You are right, Richard, but my surprise was more that I finally found one of these particular marks and that was compounded by the fact it is yet again different from other marks found for this company.

To date, on various pieces of kit, I have found Canadian Marconi Company have identified themselves with any of the following markings:

CMC
C.M.C.
CANADIAN MARCONI COMPANY
A small round circle with C.M.C. In the middle, stamped into metal parts.
A small round painted circle with C.M.C. In the middle stamped onto the surface of parts in black, yellow or white paint.
C.M.C. In yellow paint stamped onto the surface of parts.

This oval with a more script style of lettering CMC in the middle is now a new addition to that list.

Yet another puzzle. If these connectors were a prewar design by a third party company, I would expect that company would likely have patented the design.

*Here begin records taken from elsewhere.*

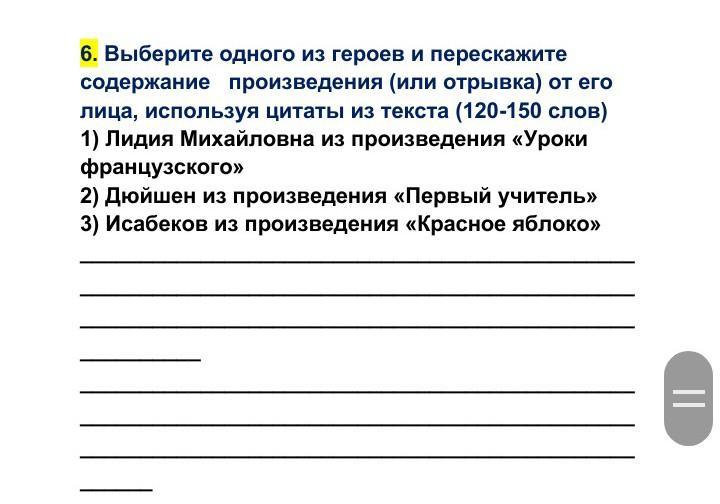 6. Выберите одного из героев и перескажите содержание произведения (или отрывка) от его лица, используя цитаты из текста (120-150 слов)
1) Лидия Михайловна из произведения «Уроки французского»
2) Дюйшен из произведения «Первый учитель»
3) Исабеков из произведения «Красное яблоко»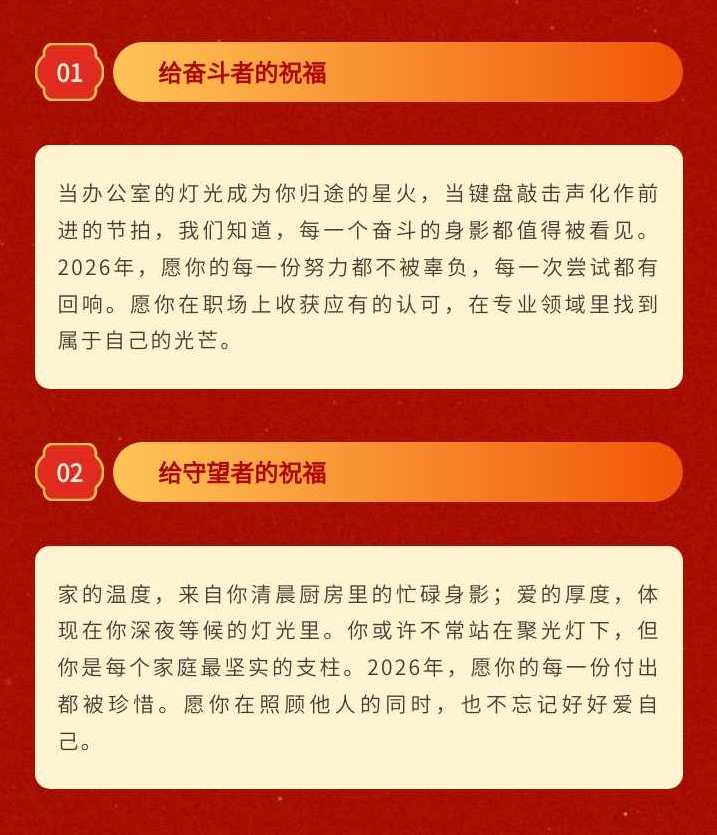 01

给奋斗者的祝福

当办公室的灯光成为你归途的星火，当键盘敲击声化作前进的节拍，我们知道，每一个奋斗的身影都值得被看见。2026年，愿你的每一份努力都不被辜负，每一次尝试都有回响。愿你在职场上收获应有的认可，在专业领域里找到属于自己的光芒。

02

给守望者的祝福

家的温度，来自你清晨厨房里的忙碌身影；爱的厚度，体现在你深夜等候的灯光里。你或许不常站在聚光灯下，但你是每个家庭最坚实的支柱。2026年，愿你的每一份付出都被珍惜。愿你在照顾他人的同时，也不忘记好好爱自己。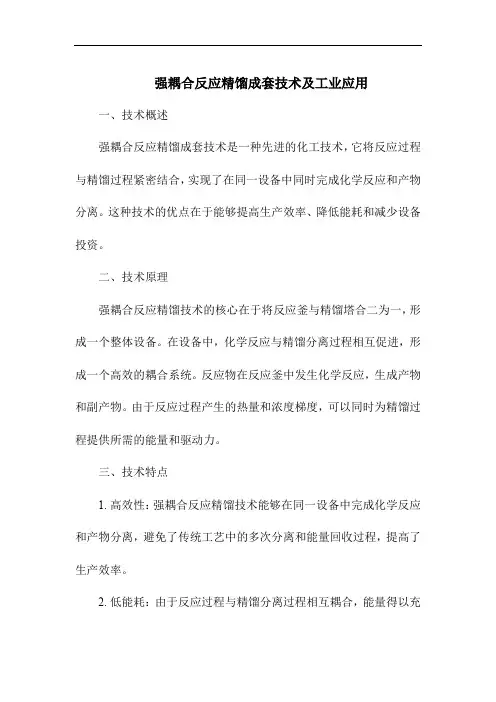 强耦合反应精馏成套技术及工业应用

一、技术概述

强耦合反应精馏成套技术是一种先进的化工技术，它将反应过程与精馏过程紧密结合，实现了在同一设备中同时完成化学反应和产物分离。这种技术的优点在于能够提高生产效率、降低能耗和减少设备投资。

二、技术原理

强耦合反应精馏技术的核心在于将反应釜与精馏塔合二为一，形成一个整体设备。在设备中，化学反应与精馏分离过程相互促进，形成一个高效的耦合系统。反应物在反应釜中发生化学反应，生成产物和副产物。由于反应过程产生的热量和浓度梯度，可以同时为精馏过程提供所需的能量和驱动力。

三、技术特点

1. 高效性：强耦合反应精馏技术能够在同一设备中完成化学反应和产物分离，避免了传统工艺中的多次分离和能量回收过程，提高了生产效率。

2. 低能耗：由于反应过程与精馏分离过程相互耦合，能量得以充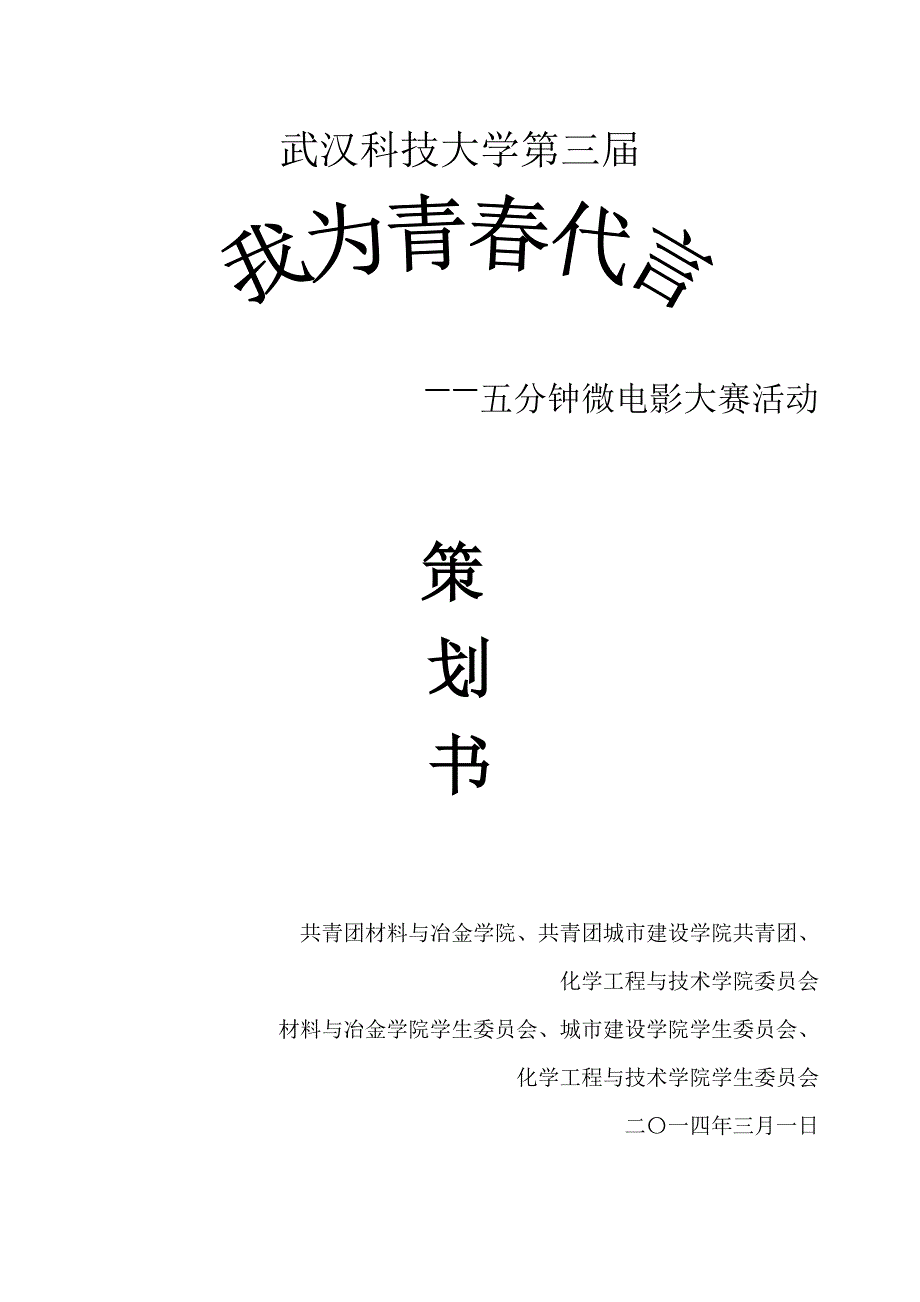 武汉科技大学第三届

我为青春代言

——五分钟微电影大赛活动

策

划

书

共青团材料与冶金学院、共青团城市建设学院共青团、

化学工程与技术学院委员会

材料与冶金学院学生委员会、城市建设学院学生委员会、

化学工程与技术学院学生委员会

二〇一四年三月一日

In that case, if CMC were making them, I would expect to see some form of “Manufactured under licence by CMC” acknowledgement somewhere on the item. Nothing like that found so far.

Also odd, if the design of these connectors was a CMC thing, would they not have applied for patent rights? If so, the connector should show “Patent Pending”, or, “Patent applied for” on it somewhere.

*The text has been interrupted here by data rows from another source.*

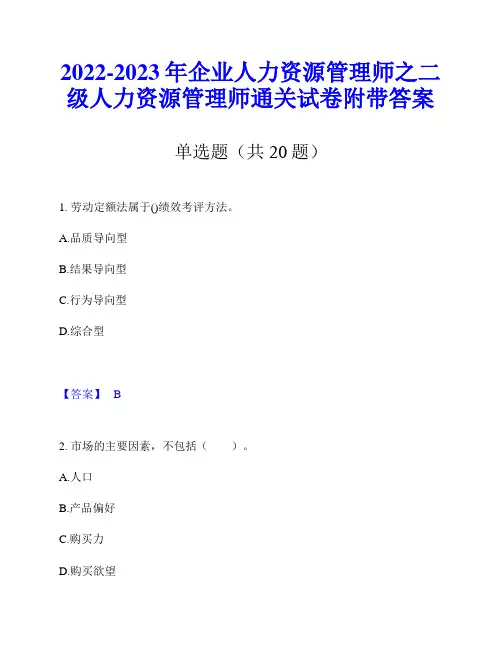 2022-2023 年企业人力资源管理师之二级人力资源管理师通关试卷附带答案

单选题（共 20 题）

1. 劳动定额法属于()绩效考评方法。

A.品质导向型

B.结果导向型

C.行为导向型

D.综合型

【答案】 B

2. 市场的主要因素，不包括（　　）。

A.人口

B.产品偏好

C.购买力

D.购买欲望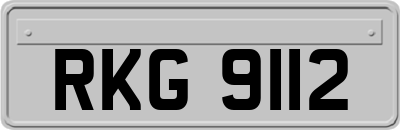 RKG 9112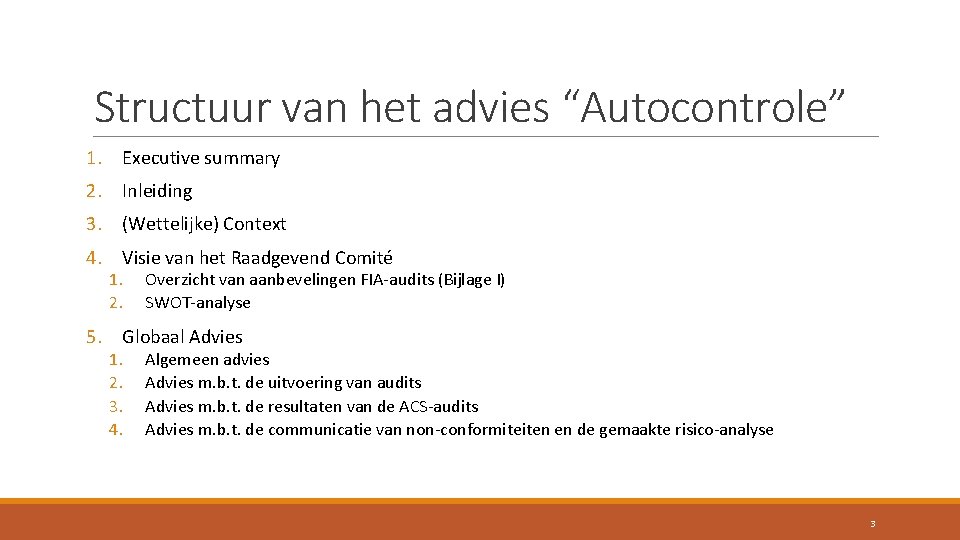 Structuur van het advies “Autocontrole”

1. Executive summary
2. Inleiding
3. (Wettelijke) Context
4. Visie van het Raadgevend Comité
   1. Overzicht van aanbevelingen FIA-audits (Bijlage I)
   2. SWOT-analyse
5. Globaal Advies
   1. Algemeen advies
   2. Advies m.b.t. de uitvoering van audits
   3. Advies m.b.t. de resultaten van de ACS-audits
   4. Advies m.b.t. de communicatie van non-conformiteiten en de gemaakte risico-analyse

3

Of course there might be another factor at play here. During World War Two were patent rights adhered to or suspended, for the sake of getting production of items running as quickly as possible? If that were the case, one might only find patent references on products made by the original inventor as those dies etc would already be made and in use. A new manufacturer may not bother with those details simply to save design time and just put their own iD on the product.

Damn! Too early in the day for so much thinking. I need to rake some leaves in the back garden now and brew up some tea!